───── RECORDS FOR THE EXERCISE

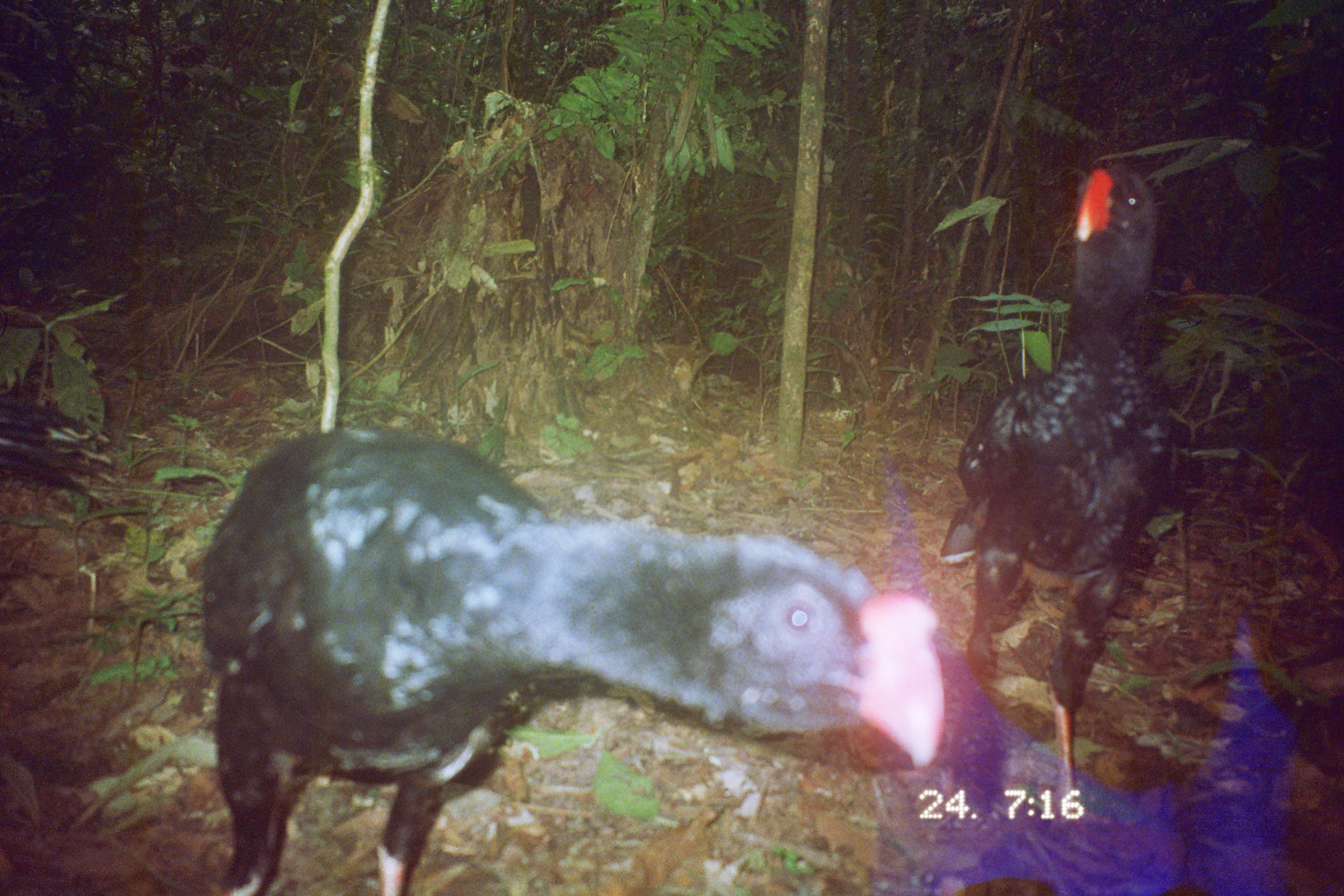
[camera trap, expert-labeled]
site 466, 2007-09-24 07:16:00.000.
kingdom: Animalia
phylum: Chordata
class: Aves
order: Galliformes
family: Cracidae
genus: Mitu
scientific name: Mitu tuberosum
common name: razor-billed curassow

──────────

- TASK DETAILS -
Give the listing again exactly, minus its images.

- ANSWER TO THE PROBLEM -
[camera trap, expert-labeled]
site 466, 2007-09-24 07:16:00.000.
kingdom: Animalia
phylum: Chordata
class: Aves
order: Galliformes
family: Cracidae
genus: Mitu
scientific name: Mitu tuberosum
common name: razor-billed curassow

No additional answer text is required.